Robben Island Guidelines - 10 years later

Friday, August 3, 2012

The Robben Island Guidelines has been described as a turning point in the history of prevention of torture in Africa. The Guidelines, adopted by the African Commission in 2002, became the first regional instrument for the prohibition and prevention of torture. Now, after ten years, it is time to consolidate the experiences made so far and to analyse the challenges which still remain in the fight against torture on the African continent.

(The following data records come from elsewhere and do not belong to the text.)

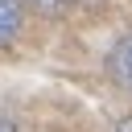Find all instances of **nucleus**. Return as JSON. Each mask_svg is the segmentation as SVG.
I'll list each match as a JSON object with an SVG mask.
<instances>
[{"instance_id":"f257e3e1","label":"nucleus","mask_w":132,"mask_h":132,"mask_svg":"<svg viewBox=\"0 0 132 132\" xmlns=\"http://www.w3.org/2000/svg\"><path fill=\"white\" fill-rule=\"evenodd\" d=\"M107 74H111L124 91H132V37H124V41L111 45V54H107Z\"/></svg>"},{"instance_id":"39448f33","label":"nucleus","mask_w":132,"mask_h":132,"mask_svg":"<svg viewBox=\"0 0 132 132\" xmlns=\"http://www.w3.org/2000/svg\"><path fill=\"white\" fill-rule=\"evenodd\" d=\"M74 4H87V8H95V4H103V0H74Z\"/></svg>"},{"instance_id":"f03ea898","label":"nucleus","mask_w":132,"mask_h":132,"mask_svg":"<svg viewBox=\"0 0 132 132\" xmlns=\"http://www.w3.org/2000/svg\"><path fill=\"white\" fill-rule=\"evenodd\" d=\"M21 29V4L16 0H0V45H8Z\"/></svg>"},{"instance_id":"7ed1b4c3","label":"nucleus","mask_w":132,"mask_h":132,"mask_svg":"<svg viewBox=\"0 0 132 132\" xmlns=\"http://www.w3.org/2000/svg\"><path fill=\"white\" fill-rule=\"evenodd\" d=\"M33 4H37V8H58L62 0H33Z\"/></svg>"},{"instance_id":"20e7f679","label":"nucleus","mask_w":132,"mask_h":132,"mask_svg":"<svg viewBox=\"0 0 132 132\" xmlns=\"http://www.w3.org/2000/svg\"><path fill=\"white\" fill-rule=\"evenodd\" d=\"M116 132H132V116H128V120H120V124H116Z\"/></svg>"},{"instance_id":"423d86ee","label":"nucleus","mask_w":132,"mask_h":132,"mask_svg":"<svg viewBox=\"0 0 132 132\" xmlns=\"http://www.w3.org/2000/svg\"><path fill=\"white\" fill-rule=\"evenodd\" d=\"M0 132H12V124H8V120H4V116H0Z\"/></svg>"}]
</instances>
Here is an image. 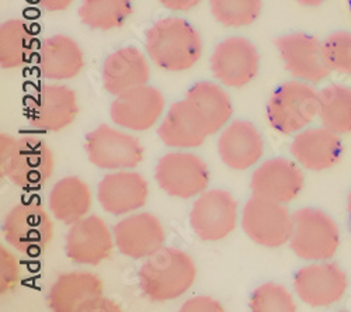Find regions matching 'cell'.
I'll return each mask as SVG.
<instances>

In early 2002, the African Commission and the APT invited regional and international experts to discuss the creation of a comprehensive tool to address the issue of torture in Africa. The workshop was held on Robben Island, a symbolic place for the continent where Nelson Mandela and other anti-apartheid activists had been detained. The Robben Island Guidelines, drafted at the workshop, gives concrete guidance for African States on how to fulfill their national, regional and international obligations to prohibit and prevent torture and to ensure redress for victims.

Since then, a regional mechanism – the Committee for the Prevention of Torture in Africa (CPTA) – has been set up to promote and facilitate the implementation of the Guidelines and many African countries have achieved concrete goals in the prevention of torture. These experiences and good practices will be in focus when the CPTA and the APT jointly organizes a commemorative seminar on the occasion of the 10th anniversary of the Robben Island Guidelines. This seminar will be held in South Africa 21-23 August 2012 and will bring together actors from different sectors and countries to share their experiences and reflect on solutions to overcome common challenges.

The seminar will include concrete working sessions, sharing of country experiences and discussions on the role of different national and regional actors, in particular the role of the CPTA in supporting and enhancing national implementation of the Robben Island Guidelines.